Altman announced his resignation a year ago to become director of the Missouri Repertory Theatre in Kansas City, while Maso remains as managing director. His help has eased the transition for Martin into the responsibilities of running a theater with a staff of nearly 75, a schedule of six plays this season, and an extensive education program.
But Martin has made his considerable reputation directing plays and intends to stage at least two productions a year himself at the Huntington - unlike Altman, a backstage administrator who did not work directly on the shows. Martin will bring in various directors to take on the others.
New works interest Martin the most. For example, last year's New York premire of Christopher Durang's "Betty's Summer Vacation" won him one of Off-Broadway's highest honors, the Obie Award for best direction. He also has extensive experience with the classics, particularly Shakespeare.
"Dead End," which has been extended through Oct. 15, is a complex drama set on a street of tenement houses that edges the East River piers in New York. With its cast of more than 40 actors and a setting that juxtaposes the city's slum streets with the rear entrance of an exclusive apartment house, "Dead End" is seldom revived because few theaters have the resources to mount it.
Martin first staged the play three years ago at the Williamstown Theatre Festival in Williamstown, Mass., where he serves as resident director in the summer.
The central characters are a group of six teenage boys, the Dead End kids, who use the street as their front parlor to escape the squalor of the tenement apartments where they live.
The boys tease and wisecrack, connive to commit petty thefts, and cannonball into the filthy river to escape the heat (the orchestra pit is filled with a pool of water and front-row patrons get splashed during the show).
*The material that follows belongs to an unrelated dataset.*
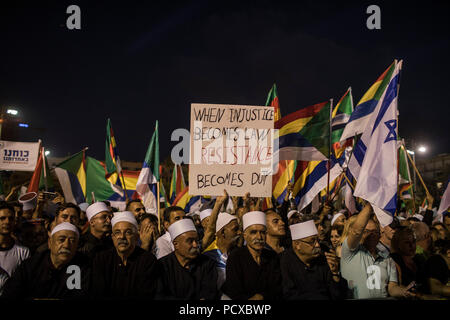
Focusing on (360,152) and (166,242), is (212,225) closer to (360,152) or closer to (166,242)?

The boys also confront their future in two adult men, "Baby Face" Martin, a murderer, and an out-of-work architect, Gimpty. The rich folks who come in and out of River House complete a mosaic that contrasts the frivolous "haves" with the dreams of the "have-nots."
After the premire of the play on Broadway in 1935, and the 1937 movie of the same name, the characters of the "Dead End" kids became famous as the protagonists of a series of films that chronicled their adventures.
Martin has cast the play brilliantly, engaging a number of actors from the lively Boston theater community along with some from New York, a switch for the Huntington, which seldom auditioned locally in the past.
The towering, 40-foot-high setting of tenement buildings, flanking the art deco River House, designed by James Noone and lighted in the flat, unforgiving tones of an Edward Hopper painting by Kenneth Posner, gives added weight to the central theme of the significance of the surroundings in shaping, or deadening, the lives of the children.
Produced when America was struggling through the Depression, "Dead End" acted as a powerful goad to government officials to make changes in their approach to low-income housing.
Fiorella LaGuardia, New York's mayor from 1933 to 1945, issued a statement deploring the conditions depicted in the play after its opening. President Franklin Roosevelt appointed a slum commission to study the effect tenement-living had on its unfortunate residents.
Another classic play that Martin intends to mount at the Huntington is Henrik Ibsen's "Hedda Gabler" which he directed at Williamstown this past summer.
But Martin's chief interest is developing new playwrights. He's been promised a second, smaller theater for experimental productions of their works. The second theater is now in the planning stages in the city's South End neighborhood.